The Regulatory Landscape

The rise of financial technology has drawn the attention of regulators to FinTech firms and how they function. FinTech companies like any other regulated institutions are required to comply with a growing set of regulatory rules. One of the latest examples is the FCA's roll-out of Secure Customer Authentication (SCA) for e-commerce transactions. This will mean that card issuers, payments firms and online retailers will have to follow more stringent authentication steps for European online payments over €30. 

However, the real regulatory pain for FinTech's is felt when scaling fast whilst entering new markets. Catering to new obligations from different jurisdictions places further regulatory scrutiny on their operations, ensuring that they are compliant with the various nuances of different regulators' rules.

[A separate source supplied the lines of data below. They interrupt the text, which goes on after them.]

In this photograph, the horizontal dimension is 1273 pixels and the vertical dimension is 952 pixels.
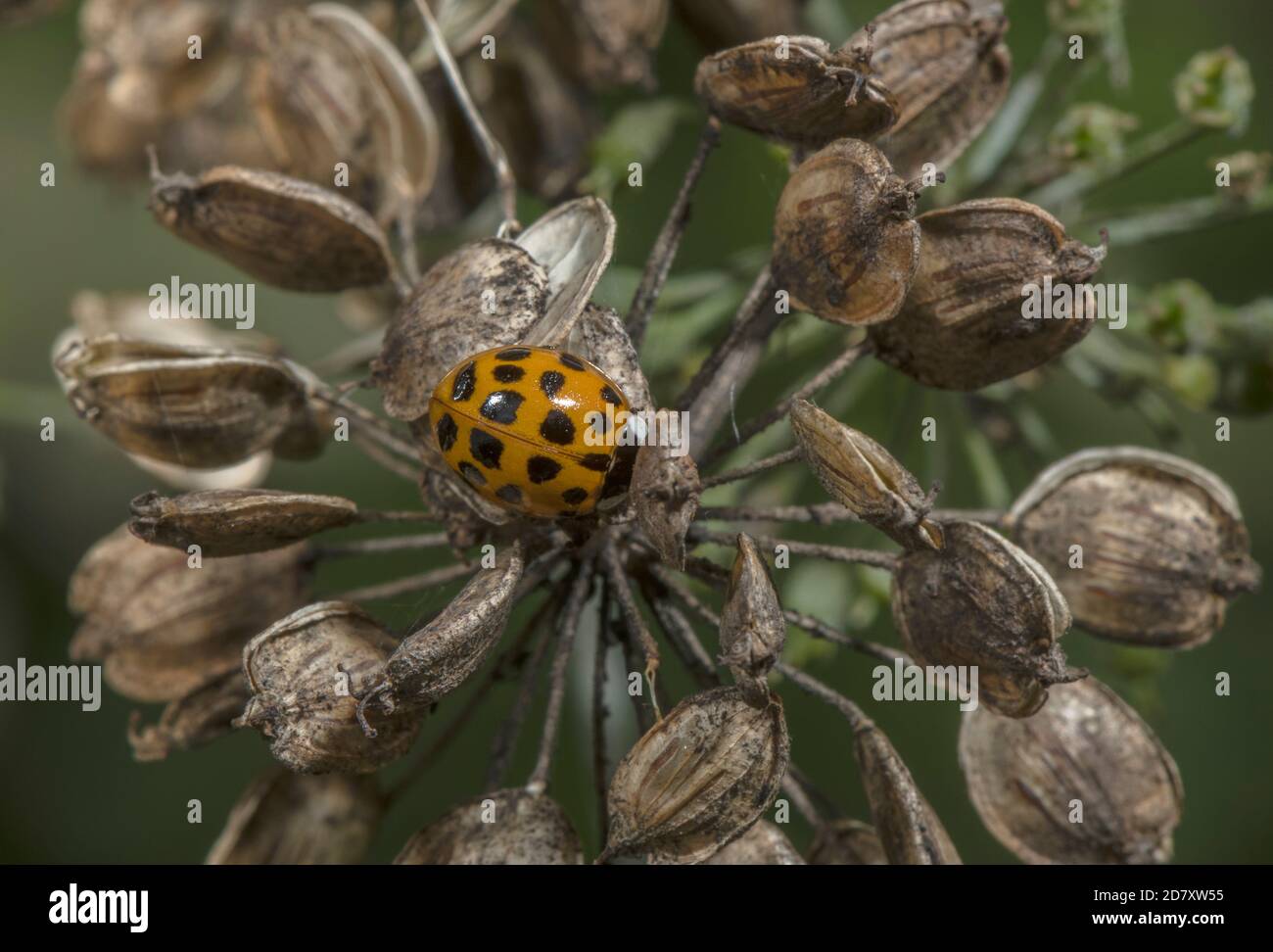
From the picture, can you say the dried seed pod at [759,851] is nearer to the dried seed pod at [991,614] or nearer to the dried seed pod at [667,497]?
the dried seed pod at [991,614]

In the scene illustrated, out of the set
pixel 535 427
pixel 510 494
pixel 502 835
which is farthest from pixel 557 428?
pixel 502 835

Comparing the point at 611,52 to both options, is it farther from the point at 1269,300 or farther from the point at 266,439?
the point at 1269,300

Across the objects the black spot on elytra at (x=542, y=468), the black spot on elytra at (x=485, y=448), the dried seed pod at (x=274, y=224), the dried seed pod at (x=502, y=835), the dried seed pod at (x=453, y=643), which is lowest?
the dried seed pod at (x=502, y=835)

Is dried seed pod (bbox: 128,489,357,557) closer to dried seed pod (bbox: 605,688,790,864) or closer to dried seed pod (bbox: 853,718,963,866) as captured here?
dried seed pod (bbox: 605,688,790,864)

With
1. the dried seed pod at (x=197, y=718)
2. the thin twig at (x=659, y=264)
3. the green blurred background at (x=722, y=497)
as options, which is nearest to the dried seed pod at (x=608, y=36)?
the green blurred background at (x=722, y=497)
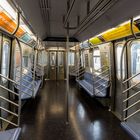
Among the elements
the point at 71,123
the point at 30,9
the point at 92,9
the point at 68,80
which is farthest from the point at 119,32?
the point at 71,123

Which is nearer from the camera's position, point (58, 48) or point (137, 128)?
point (137, 128)

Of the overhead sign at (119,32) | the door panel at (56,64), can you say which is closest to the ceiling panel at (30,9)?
the overhead sign at (119,32)

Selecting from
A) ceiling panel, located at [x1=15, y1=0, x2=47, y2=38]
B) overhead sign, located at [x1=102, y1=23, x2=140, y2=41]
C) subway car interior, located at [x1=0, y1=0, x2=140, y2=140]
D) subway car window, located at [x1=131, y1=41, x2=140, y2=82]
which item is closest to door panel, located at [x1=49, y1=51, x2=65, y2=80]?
subway car interior, located at [x1=0, y1=0, x2=140, y2=140]

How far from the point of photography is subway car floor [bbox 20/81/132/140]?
10.9 ft

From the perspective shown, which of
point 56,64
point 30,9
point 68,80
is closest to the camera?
point 30,9

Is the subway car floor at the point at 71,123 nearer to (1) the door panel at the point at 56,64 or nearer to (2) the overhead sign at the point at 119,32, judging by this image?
(2) the overhead sign at the point at 119,32

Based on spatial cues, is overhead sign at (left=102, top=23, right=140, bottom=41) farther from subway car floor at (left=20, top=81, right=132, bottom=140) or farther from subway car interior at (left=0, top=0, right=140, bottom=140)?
subway car floor at (left=20, top=81, right=132, bottom=140)

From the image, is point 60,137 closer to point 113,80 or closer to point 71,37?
point 113,80

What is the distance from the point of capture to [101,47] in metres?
5.82

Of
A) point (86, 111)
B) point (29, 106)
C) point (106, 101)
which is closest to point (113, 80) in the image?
point (106, 101)

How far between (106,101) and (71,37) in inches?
143

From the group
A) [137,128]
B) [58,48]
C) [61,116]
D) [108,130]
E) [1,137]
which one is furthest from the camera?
[58,48]

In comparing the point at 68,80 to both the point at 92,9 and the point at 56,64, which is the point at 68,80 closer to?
the point at 92,9

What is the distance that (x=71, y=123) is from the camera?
13.0 feet
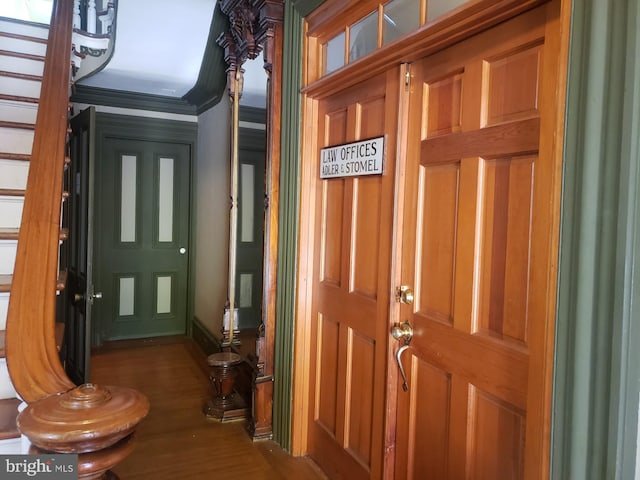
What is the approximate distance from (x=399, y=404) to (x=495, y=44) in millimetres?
1437

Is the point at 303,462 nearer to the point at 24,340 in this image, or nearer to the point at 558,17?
the point at 24,340

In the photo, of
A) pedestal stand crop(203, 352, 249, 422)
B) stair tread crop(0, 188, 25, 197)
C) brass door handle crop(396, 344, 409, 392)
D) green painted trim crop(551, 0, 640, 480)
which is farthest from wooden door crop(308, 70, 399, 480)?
stair tread crop(0, 188, 25, 197)

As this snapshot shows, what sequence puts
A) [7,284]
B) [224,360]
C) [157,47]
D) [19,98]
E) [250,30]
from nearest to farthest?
[7,284] → [19,98] → [250,30] → [224,360] → [157,47]

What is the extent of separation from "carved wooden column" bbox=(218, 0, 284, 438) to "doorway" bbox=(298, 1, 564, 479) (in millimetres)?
327

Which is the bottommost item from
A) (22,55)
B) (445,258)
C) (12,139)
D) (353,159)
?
(445,258)

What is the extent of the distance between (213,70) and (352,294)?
9.39ft

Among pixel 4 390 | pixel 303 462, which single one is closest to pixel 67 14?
pixel 4 390

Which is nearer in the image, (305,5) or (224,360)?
(305,5)

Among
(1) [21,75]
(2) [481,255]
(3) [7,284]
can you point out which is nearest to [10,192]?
(3) [7,284]

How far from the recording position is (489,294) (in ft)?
5.48

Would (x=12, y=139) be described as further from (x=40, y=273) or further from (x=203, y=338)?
(x=203, y=338)

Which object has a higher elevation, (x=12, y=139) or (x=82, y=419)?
(x=12, y=139)

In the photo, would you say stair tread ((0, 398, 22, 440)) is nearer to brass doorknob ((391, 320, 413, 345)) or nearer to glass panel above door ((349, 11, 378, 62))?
brass doorknob ((391, 320, 413, 345))

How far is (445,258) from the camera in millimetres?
1865
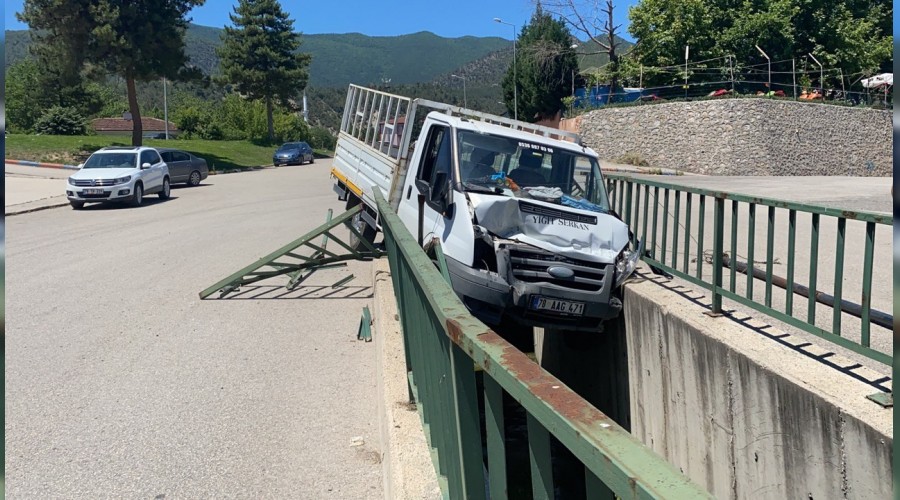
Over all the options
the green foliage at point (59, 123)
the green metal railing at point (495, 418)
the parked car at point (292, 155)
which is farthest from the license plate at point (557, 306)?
the green foliage at point (59, 123)

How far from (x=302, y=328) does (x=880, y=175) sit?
3566 centimetres

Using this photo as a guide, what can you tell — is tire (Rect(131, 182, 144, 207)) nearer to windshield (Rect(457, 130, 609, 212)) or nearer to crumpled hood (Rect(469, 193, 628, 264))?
windshield (Rect(457, 130, 609, 212))

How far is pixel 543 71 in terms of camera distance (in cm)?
4925

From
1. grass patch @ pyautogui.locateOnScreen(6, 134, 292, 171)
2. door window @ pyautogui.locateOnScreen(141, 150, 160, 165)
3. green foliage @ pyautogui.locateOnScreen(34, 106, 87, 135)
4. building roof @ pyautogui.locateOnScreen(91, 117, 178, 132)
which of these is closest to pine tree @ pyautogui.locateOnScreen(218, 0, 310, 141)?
grass patch @ pyautogui.locateOnScreen(6, 134, 292, 171)

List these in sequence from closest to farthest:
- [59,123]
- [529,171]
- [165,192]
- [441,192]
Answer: [441,192], [529,171], [165,192], [59,123]

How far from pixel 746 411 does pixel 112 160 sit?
21382mm

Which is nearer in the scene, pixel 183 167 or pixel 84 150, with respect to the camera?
pixel 183 167

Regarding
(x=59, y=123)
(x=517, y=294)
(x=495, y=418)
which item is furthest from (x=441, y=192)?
(x=59, y=123)

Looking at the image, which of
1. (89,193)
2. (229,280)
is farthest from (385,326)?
(89,193)

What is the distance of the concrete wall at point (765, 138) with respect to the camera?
33094 millimetres

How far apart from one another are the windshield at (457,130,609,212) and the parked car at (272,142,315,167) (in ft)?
132

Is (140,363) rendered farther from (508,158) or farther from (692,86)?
(692,86)

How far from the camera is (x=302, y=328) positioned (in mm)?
8406

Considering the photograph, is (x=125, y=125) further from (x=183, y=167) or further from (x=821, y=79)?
(x=821, y=79)
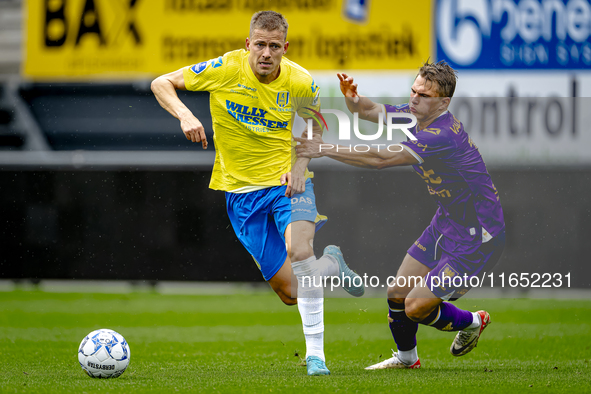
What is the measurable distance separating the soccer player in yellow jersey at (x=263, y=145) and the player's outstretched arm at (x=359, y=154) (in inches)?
3.7

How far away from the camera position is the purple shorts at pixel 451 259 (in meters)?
4.37

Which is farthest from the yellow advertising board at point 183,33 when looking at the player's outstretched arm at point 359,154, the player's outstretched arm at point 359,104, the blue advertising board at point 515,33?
the player's outstretched arm at point 359,154

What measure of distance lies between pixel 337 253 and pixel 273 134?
2.87 ft

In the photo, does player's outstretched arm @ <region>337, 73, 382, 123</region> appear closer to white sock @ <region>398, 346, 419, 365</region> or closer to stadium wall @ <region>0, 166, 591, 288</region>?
white sock @ <region>398, 346, 419, 365</region>

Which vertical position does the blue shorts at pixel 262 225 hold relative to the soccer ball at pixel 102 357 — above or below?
above

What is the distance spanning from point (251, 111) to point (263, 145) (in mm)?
236

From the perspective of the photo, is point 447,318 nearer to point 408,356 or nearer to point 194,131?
point 408,356

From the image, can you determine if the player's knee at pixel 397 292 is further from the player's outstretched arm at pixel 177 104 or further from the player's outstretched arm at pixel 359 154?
the player's outstretched arm at pixel 177 104

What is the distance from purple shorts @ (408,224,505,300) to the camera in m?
4.37

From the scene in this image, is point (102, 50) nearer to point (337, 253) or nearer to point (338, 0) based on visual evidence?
point (338, 0)

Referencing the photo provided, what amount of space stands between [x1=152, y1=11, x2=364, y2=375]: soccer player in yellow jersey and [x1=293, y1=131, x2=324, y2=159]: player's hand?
50 millimetres

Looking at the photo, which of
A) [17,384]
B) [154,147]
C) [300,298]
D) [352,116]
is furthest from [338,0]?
[17,384]

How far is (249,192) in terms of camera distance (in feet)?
15.7

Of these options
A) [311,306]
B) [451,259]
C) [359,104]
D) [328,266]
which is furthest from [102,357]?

Let's take Challenger Bank Revolut or FinTech giant Klarna as examples. As their services are rolled out globally, differences, contradictions and/or similarities of rules from different regulators that impact their business must be understood and applied, whilst applying to new banking licenses and scanning the horizon for new regulatory changes that impact them. 

Responding this these external pressures without the scale and resources of a traditional bank is near impossible. FinTechs and Challenger Banks are under considerable time and resource constraints and therefore can not just rely on armies of compliance officers to stay competitive. 

AI and Compliance 

Financial Institutions evidence compliance with regulatory rules by embedding them into their policies, procedures and controls. The traditional approach to updating and managing these changes is very manual and partially consultancy led/dependent. Technologies like Artificial Intelligence are being harnessed instead to transform their approach governance, compliance and risk. 

Artificial Intelligence (AI) is an umbrella term for a series of underlying technologies such as Machine Learning (ML) and Natural Language Processing (NLP), that can be brought together within a cloud-based environment to store and process huge amounts of data, to perform sophisticated tasks, without the assistance of humans. ML uses statistics to find patterns data which are used to make predictions or perform tasks. Natural Language Processing, refers to the interactions between computers and human languages. The key objective of NLP is to read, decipher, understand, and make sense of the human language so that it offers a valuable output.

Applications of Artificial Intelligence

Below are examples of NLP applications and their value for the compliance function. 

Semantic similarity, an NLP task that helps evaluate the semantic distance or proximity between text. In layman terms, this means finding similarities between content. An example of this would be automating the mapping of related content together, identifying relationships between a specific regulation and relevant related policies, procedures, and controls. This gives compliance professionals an instant impact analysis of whether internal governance documentation is in line with related regulatory obligations or their risk framework. A second example could be identifying similarities across content so that you can consolidate documents that repeat one another. This can consolidate governance documents by up to 50%. 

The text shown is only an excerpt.